Could be as the result of lawsuits over recruiting:
http://gothamist.com/2007/05/22/fdny_sued_over.php


----------



## Civvymedic (14 Mar 2010)

Well that was interesting : Total self promotion, I guess he wants to be a rap star. I wonder if it was FDNY approved. Ive done quite a bit of EMS related media and I know I would not get something like that approved using departmental uniforms and vehicles.


----------



## mariomike (14 Mar 2010)

According to J-EMS, the singer is an FDNY Paramedic.
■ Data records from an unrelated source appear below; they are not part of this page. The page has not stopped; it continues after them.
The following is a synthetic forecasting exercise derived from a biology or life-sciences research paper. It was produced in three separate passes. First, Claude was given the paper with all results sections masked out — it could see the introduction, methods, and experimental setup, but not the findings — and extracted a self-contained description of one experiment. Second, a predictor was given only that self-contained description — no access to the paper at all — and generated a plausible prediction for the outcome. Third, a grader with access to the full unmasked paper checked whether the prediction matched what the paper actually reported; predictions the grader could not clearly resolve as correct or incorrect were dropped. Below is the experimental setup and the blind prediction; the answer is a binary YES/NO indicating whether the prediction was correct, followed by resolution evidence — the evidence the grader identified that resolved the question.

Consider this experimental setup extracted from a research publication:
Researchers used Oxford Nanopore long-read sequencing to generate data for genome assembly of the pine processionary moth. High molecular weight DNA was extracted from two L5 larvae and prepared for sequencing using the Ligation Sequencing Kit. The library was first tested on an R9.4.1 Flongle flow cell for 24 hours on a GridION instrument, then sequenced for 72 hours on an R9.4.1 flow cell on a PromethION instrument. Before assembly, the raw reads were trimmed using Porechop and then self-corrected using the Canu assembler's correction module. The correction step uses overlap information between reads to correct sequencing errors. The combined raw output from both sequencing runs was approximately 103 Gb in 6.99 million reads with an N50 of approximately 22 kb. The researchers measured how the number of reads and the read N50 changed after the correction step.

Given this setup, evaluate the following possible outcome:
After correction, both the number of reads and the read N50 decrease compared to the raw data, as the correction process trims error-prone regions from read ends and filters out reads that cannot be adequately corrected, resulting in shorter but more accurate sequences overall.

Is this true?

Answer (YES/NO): NO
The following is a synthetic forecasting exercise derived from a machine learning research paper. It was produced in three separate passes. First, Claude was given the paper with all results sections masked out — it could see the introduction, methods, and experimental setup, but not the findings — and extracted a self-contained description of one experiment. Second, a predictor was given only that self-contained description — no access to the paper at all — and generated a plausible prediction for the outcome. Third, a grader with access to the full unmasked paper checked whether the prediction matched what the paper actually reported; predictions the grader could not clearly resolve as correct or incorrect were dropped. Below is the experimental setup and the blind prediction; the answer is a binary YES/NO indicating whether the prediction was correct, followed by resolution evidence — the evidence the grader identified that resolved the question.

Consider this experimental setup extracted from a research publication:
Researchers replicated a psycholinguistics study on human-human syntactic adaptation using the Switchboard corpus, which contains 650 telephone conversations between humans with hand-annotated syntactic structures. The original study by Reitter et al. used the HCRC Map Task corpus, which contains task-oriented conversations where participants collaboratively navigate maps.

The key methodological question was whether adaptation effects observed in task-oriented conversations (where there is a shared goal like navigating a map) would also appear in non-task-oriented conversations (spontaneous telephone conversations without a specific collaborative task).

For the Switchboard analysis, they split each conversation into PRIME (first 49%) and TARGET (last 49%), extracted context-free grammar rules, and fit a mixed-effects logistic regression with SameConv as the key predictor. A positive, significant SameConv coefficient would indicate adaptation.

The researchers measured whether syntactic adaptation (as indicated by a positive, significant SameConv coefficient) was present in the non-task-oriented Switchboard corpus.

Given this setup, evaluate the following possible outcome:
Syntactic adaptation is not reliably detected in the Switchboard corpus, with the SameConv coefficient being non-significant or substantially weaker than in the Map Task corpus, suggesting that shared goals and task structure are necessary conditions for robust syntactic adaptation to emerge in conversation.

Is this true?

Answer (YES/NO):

He and the others are all members of Battalion 38. It's an official recruiting video approved by their Commissioner:
"As for how the idea came to life, FDNY Chief John Peruggia says it was simple. 
"Paramedic Mohammed had this idea and came to the FDNY," he said. "We approved the script and lyrics and gave him some support to allow for him to film as planned. He and his partner did all of the pre- and post-production, including the filming." 
The video aired in front of several hundred FDNY members, members of the public, the fire commissioner, and even EMS hero and "Emergency!" actor Randolph Mantooth. 
"The crowd was very excited about the video, and it has been well received by the department and its members," said Peruggia. 
http://www.jems.com/news_and_articles/articles/fdny_recruitment_video_a_big_hit.html


----------



## Civvymedic (14 Mar 2010)

That's cool then! Good for him and FDNY, sounds like they are having great success with it.


----------



## mariomike (14 Mar 2010)

Civvymedic said:
			
		

> That's cool then! Good for him and FDNY, sounds like they are having great success with it.



Glad you liked it! 

Here's another rap made in 1992 by the old NYC-EMS. They were amalgamated into the newly created FDNY-EMS on St. Patrick's Day 1996, by order of Mayor Giuliani. Although less polished than the 2010 rap, it is also official. The Executive Director of NYC-EMS is on the credits. 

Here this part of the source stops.